I wrote last month about Amazon's new app icon that had started popping up in different parts of the world with a software update. At the time, I argued it was a smart move because the new icon capitalized on the goodwill people associate with receiving a package from Amazon.
Others, however, saw the icon differently. Specifically, they pointed out how the icon bore an unfortunate resemblance to the signature mustache of one particularly unpopular historical figure.
They weren't entirely wrong. You could certainly find an allusion to a certain World War II-era German dictator if you wanted to, even if it's in an icon that was clearly meant to resemble the side of an Amazon box with its signature smile and blue tape.
I still thought the overall redesign was a great way for the company to capitalize on its most effective and valuable brand asset: Its brown boxes. At the time, I wrote:
The thing about shopping on Amazon is to get the box. That's the physical experience. Opening your front door, bringing a brown box with blue tape, and opening it up. The box is the experience because it represents the thing you want to have.
The point is, you don't use the app to fill a shopping cart, you use the app to get the box. Everyone likes getting a box from Amazon. The new app icon sort of says, "Want that feeling? Tap me."

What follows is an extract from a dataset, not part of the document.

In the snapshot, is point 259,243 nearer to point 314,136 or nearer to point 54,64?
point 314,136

On Monday, however, Amazon rolled out the app icon with an update. This time it had a small tweak that was almost certainly in response to the backlash. In place of the square piece of tape with a ragged cut edge, it now features a more squared-off piece with a folded corner.

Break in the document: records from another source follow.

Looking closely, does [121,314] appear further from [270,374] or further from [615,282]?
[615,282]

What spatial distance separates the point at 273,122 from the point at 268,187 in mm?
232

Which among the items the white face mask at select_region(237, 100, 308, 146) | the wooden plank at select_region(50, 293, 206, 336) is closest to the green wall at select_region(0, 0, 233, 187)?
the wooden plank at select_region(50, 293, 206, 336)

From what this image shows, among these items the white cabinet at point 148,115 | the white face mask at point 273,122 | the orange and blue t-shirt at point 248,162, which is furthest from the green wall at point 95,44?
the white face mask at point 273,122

We'll set aside that the new app icon is almost guaranteed to trigger those of us who have an obsessive-compulsive reaction to imperfect packing tape (it's a real thing, leave me alone). The new version is brilliant exactly because it shows the company is listening.

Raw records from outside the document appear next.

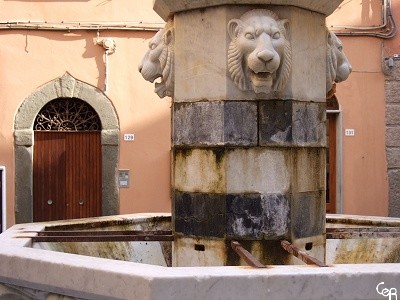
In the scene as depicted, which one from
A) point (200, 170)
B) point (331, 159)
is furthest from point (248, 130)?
point (331, 159)

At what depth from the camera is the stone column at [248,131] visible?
3.61 meters

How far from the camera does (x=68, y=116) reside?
10508 mm

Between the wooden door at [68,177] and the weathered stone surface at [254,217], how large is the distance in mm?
7053

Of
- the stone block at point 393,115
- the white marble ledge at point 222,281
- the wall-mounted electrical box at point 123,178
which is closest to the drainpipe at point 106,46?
the wall-mounted electrical box at point 123,178

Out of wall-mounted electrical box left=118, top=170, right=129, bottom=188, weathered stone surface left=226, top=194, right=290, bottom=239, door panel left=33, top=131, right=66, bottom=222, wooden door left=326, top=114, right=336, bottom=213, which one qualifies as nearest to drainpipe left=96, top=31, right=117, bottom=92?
door panel left=33, top=131, right=66, bottom=222

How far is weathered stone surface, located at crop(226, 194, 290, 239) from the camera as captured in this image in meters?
3.61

In fact, it reminds me of something Jeff Bezos said in an interview in 2018.
"First, look in a mirror and decide if your critics are right," Bezos said. "If they are, change." That appears to be exactly what Amazon did. It recognized that its effort to update its icon might give some people the wrong idea, saw that it wasn't worth digging in on, and changed the icon.
That isn't always easy, and it's a great example of emotional intelligence. The newest version still communicates the exact same sentiment that I described previously about the box, now without any mixed connotation. It's not often that giant companies make changes like this, and the fact that Amazon made a subtle tweak is pure marketing genius.
Think about how much benefit they got from the most minor of changes. Sure, you can argue they should have seen it before, and never released the previous version. That's fair, I suppose, though I'd argue that the previous version was just fine. It was very clear that it was meant to resemble a box and tape and the e-commerce company's logo.
Then again, I suppose when you're one of the largest, most powerful companies on the planet, and facing criticism for the amount of control you have over the everyday lives of Americans, it's best to avoid any allusion to smirking dictators.